WHAT THE EXERCISE ASKS — Your task is to repeat, word for word, the line containing "Amongst point 479,217" and all lines that follow it to the end of the material, and no other lines.

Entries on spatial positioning
● ● ● ● ● ● ●

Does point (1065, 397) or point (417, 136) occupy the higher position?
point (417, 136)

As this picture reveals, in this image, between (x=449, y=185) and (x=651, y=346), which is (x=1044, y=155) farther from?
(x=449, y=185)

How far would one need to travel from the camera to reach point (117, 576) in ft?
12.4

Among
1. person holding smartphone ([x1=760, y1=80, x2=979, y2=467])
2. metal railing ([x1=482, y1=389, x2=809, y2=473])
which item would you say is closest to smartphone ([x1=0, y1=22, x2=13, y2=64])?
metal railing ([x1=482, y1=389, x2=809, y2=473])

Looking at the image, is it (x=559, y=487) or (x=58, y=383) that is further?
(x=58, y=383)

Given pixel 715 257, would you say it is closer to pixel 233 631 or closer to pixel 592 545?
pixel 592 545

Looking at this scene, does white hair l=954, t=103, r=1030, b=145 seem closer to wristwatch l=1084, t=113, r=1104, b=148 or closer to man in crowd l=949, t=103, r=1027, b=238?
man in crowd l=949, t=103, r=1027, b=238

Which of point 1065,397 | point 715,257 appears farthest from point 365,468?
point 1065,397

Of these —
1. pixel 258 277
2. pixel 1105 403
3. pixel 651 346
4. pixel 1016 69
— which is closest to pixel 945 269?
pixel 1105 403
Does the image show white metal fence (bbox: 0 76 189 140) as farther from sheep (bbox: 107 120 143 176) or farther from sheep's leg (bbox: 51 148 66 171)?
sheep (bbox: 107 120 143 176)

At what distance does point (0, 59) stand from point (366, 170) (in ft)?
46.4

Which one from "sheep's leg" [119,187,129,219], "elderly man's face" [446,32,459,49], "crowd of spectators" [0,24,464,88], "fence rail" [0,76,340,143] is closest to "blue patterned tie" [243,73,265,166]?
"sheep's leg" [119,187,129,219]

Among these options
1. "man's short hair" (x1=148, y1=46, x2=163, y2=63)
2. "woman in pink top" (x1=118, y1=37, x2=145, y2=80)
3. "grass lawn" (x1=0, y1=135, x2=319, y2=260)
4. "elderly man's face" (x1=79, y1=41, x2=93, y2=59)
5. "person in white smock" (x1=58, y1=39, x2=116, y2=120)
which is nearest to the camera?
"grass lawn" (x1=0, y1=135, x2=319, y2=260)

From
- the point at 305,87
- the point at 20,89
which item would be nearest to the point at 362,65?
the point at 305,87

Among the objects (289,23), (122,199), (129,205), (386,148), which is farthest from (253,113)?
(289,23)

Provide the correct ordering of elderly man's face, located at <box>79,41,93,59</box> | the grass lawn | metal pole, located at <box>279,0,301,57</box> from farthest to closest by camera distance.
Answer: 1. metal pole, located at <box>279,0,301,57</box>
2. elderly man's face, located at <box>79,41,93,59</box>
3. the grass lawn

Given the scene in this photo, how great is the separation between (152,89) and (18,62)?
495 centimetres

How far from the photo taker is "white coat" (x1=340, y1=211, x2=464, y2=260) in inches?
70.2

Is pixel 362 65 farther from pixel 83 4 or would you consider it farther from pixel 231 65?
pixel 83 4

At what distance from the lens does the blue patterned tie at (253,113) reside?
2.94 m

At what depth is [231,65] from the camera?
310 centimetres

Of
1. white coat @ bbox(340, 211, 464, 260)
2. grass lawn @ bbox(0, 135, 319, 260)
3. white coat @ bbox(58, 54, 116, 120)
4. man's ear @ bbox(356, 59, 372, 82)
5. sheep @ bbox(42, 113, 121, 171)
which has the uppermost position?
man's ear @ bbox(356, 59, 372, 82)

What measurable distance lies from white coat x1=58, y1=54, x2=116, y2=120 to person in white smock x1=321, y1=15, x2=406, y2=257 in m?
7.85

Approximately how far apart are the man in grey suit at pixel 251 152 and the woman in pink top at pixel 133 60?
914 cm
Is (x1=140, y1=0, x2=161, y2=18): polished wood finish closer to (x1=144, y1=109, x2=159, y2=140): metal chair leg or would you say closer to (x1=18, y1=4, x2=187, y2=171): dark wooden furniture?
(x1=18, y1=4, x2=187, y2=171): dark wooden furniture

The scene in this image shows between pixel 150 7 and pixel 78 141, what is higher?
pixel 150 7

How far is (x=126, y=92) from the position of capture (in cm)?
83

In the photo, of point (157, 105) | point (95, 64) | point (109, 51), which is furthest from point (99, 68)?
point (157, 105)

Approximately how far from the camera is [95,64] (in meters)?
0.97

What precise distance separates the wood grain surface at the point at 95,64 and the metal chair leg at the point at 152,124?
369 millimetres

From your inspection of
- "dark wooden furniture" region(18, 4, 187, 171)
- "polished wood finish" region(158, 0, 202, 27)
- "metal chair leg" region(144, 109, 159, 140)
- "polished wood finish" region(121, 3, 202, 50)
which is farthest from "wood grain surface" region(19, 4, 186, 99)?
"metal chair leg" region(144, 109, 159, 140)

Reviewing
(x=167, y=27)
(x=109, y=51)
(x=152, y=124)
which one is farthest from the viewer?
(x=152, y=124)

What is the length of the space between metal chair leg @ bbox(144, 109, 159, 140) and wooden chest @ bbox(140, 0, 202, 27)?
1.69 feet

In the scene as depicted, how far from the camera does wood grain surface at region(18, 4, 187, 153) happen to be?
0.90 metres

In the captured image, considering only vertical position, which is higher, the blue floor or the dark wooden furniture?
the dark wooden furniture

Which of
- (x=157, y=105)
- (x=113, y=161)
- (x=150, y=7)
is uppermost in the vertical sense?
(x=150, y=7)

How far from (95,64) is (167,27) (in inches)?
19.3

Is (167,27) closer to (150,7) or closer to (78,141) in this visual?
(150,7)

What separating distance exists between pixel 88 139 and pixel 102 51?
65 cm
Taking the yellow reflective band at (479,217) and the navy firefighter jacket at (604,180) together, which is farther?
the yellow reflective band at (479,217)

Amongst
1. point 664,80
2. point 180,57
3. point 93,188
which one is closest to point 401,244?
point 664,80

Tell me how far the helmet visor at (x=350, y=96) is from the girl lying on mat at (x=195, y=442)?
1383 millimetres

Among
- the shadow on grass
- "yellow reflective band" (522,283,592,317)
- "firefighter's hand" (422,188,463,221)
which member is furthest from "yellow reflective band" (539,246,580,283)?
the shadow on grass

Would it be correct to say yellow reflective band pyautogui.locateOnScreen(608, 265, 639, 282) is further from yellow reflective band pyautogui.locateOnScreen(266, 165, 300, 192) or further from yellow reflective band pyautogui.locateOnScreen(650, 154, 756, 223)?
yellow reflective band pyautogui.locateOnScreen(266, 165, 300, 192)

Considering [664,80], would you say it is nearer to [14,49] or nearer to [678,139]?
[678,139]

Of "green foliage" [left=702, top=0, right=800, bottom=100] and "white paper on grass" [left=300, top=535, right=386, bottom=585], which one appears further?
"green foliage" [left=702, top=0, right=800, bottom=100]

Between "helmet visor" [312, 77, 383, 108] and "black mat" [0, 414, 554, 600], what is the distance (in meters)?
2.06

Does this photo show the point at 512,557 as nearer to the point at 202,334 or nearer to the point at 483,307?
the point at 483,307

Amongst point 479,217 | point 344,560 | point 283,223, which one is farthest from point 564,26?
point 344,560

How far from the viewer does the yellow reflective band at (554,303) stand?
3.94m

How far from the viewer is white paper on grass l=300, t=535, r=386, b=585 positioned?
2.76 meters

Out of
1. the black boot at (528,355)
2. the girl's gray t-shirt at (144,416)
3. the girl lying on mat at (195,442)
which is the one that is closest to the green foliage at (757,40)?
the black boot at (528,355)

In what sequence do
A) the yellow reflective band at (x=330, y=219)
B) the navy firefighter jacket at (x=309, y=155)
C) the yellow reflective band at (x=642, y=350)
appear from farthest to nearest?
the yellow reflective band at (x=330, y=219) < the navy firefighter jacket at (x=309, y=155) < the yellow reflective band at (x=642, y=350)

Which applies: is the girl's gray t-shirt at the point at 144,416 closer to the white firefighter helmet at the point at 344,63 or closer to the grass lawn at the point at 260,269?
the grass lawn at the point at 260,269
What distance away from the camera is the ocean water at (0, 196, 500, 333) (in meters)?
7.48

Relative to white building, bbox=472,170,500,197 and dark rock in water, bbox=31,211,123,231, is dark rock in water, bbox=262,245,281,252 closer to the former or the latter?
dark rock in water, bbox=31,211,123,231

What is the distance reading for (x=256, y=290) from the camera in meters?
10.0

● ● ● ● ● ● ●

TASK SOLUTION —
Amongst point 479,217 | point 344,560 | point 283,223, which one is farthest from point 564,26?
point 344,560

How far from the viewer does the yellow reflective band at (554,303) stand?
3.94m

How far from the viewer is white paper on grass l=300, t=535, r=386, b=585 positioned?
2.76 meters

Out of
1. the black boot at (528,355)
2. the girl's gray t-shirt at (144,416)
3. the girl lying on mat at (195,442)
which is the one that is closest to the green foliage at (757,40)?
the black boot at (528,355)

In what sequence do
A) the yellow reflective band at (x=330, y=219)
B) the navy firefighter jacket at (x=309, y=155)
C) the yellow reflective band at (x=642, y=350)
appear from farthest to nearest?
the yellow reflective band at (x=330, y=219) < the navy firefighter jacket at (x=309, y=155) < the yellow reflective band at (x=642, y=350)

Which applies: is the girl's gray t-shirt at the point at 144,416 closer to the white firefighter helmet at the point at 344,63 or closer to the grass lawn at the point at 260,269?
the grass lawn at the point at 260,269
What distance away from the camera is the ocean water at (0, 196, 500, 333) (in meters)?
7.48

Relative to white building, bbox=472,170,500,197 and dark rock in water, bbox=31,211,123,231, is dark rock in water, bbox=262,245,281,252 closer to the former or the latter?
dark rock in water, bbox=31,211,123,231

What is the distance reading for (x=256, y=290) from the camera in meters?
10.0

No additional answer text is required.